5. Have patience. Give it the time it needs to cook without you watching, mopping, spritzing, etc every five minutes.
6. There are a bazillion gadgets and gizmos on the market. Though they're fun to play with, very few are actually required to produce great BBQ. A long lasting, clean burning fire and good technique is more important than expensive equipment. Famous Dave started by cooking in a trash can.
7. Cook easy stuff first. Try other's recipes before modifying them until you gain confidence. Then feel free to experiment based on principles you've learned.

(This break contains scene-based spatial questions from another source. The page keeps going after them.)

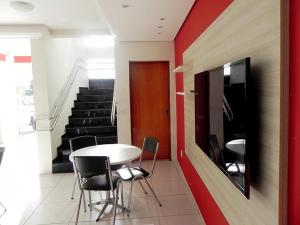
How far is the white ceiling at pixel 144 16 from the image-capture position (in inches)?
Answer: 109

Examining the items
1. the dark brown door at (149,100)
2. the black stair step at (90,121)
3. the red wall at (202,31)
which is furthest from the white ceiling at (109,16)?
the black stair step at (90,121)

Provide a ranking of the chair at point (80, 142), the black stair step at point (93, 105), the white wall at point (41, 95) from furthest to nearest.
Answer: the black stair step at point (93, 105) → the white wall at point (41, 95) → the chair at point (80, 142)

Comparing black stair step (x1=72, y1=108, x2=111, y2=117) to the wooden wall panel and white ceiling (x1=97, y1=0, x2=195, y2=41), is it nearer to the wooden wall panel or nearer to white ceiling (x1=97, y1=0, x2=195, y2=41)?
white ceiling (x1=97, y1=0, x2=195, y2=41)

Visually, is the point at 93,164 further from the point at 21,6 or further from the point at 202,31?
the point at 21,6

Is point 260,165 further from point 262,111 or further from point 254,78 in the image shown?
point 254,78

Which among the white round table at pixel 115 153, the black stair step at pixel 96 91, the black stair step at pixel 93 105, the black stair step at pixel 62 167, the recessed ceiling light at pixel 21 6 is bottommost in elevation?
the black stair step at pixel 62 167

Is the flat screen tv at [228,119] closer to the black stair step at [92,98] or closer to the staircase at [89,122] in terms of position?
the staircase at [89,122]

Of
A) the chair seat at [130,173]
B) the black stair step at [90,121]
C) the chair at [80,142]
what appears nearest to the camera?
the chair seat at [130,173]

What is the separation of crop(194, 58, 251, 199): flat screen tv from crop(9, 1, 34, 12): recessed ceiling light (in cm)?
285

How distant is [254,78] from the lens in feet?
4.40

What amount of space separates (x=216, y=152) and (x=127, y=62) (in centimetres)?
349

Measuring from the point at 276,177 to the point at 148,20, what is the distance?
290 cm

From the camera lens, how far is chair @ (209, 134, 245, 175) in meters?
1.42

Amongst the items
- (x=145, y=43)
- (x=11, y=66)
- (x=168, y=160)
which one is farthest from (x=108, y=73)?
(x=168, y=160)
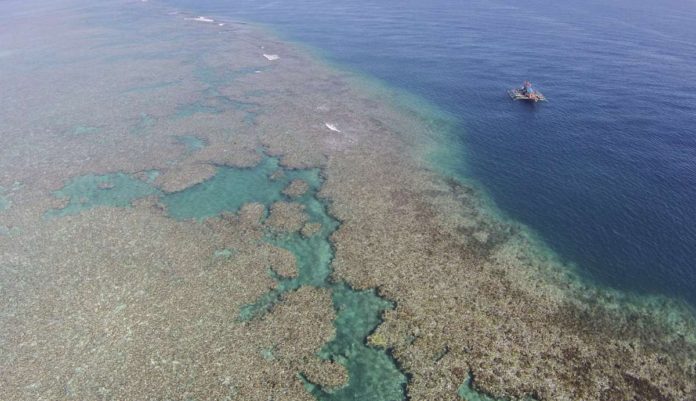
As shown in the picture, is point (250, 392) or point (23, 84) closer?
point (250, 392)

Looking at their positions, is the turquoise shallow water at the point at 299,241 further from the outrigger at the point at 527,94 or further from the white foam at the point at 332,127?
the outrigger at the point at 527,94

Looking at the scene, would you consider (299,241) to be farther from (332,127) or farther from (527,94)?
(527,94)

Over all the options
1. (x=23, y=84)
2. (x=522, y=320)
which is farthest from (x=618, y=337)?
(x=23, y=84)

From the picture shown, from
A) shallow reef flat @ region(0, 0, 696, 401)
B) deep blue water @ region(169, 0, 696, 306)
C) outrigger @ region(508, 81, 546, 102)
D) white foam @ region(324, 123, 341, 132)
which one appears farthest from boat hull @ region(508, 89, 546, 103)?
white foam @ region(324, 123, 341, 132)

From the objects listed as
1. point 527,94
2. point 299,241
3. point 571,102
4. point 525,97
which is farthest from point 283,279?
point 571,102

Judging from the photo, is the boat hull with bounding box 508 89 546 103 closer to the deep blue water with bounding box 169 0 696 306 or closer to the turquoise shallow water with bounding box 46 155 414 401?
the deep blue water with bounding box 169 0 696 306

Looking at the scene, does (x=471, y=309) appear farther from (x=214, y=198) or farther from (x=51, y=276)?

8. Backyard BBQ for your friends and family is not competition "one bite" BBQ. You would not want a whole meal of competition BBQ. Careful which recipe you use that you saw on Pitmasters.
9. Have fun. Relax. It's just cooking. It's not suppose to be stressful.
10. Cook to your family and friends preferences. If they like fall off the bone ribs, cook them that way. If they like what you cook, you'll be asked to cook more.